Furthermore, linguistic data must be described by metadata, so that one can find e.g. utterances by female native speakers of Southern German in the second half of the 20th century about political developments in an informal setting. Approaches to metadata will be explored.

It is also often useful to annotate linguistic data with respect to: pragmatic structure such as speech acts or rhetorical relations; semantic elements such as named entities, e.g. all the kings and queens in Europe or there republican counterparts; linguistic information, e.g. dependencies, parts of speech of words, or lemmatizing (reducing went to go). Moreover, annotating information on text structure or layout may be useful, e.g., text in headings, footers, footnotes, italics or bold face.

Some of these annotations can be carried out (partly) automatically. We will discuss what tools exist and are available.

Depending on the type of processing and annotation, questions such as the ones given above are more or less difficult to answer as finding the corresponding data and counting them can be difficult or very easy. This course will present fundamental techniques for searching in corpora, viz.
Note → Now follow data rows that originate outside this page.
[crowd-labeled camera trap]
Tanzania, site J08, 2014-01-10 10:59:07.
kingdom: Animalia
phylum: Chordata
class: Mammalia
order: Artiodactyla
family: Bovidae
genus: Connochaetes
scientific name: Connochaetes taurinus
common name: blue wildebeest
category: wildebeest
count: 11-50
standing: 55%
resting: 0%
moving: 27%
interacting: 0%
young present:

  • searching for single word forms,
  • searching with wild cards or distance operators,
  • regular expressions to search for similar word forms,
  • searching in hierarchical annotation to find syntactic or semantic configurations.

You will learn about different query languages used for searching in corpora and, time permitting, also consider simple statistical evaluations of texts.

The course will be mainly concerned with textual corpora, but as searching on speech or multimodal corpora is generally carried out on the transcription and annotation layers, it will also be useful to researchers dealing with such data.

To sum up, we will approach:

  • corpus construction and annotation in the first week and
  • corpus search and evaluation in the second week.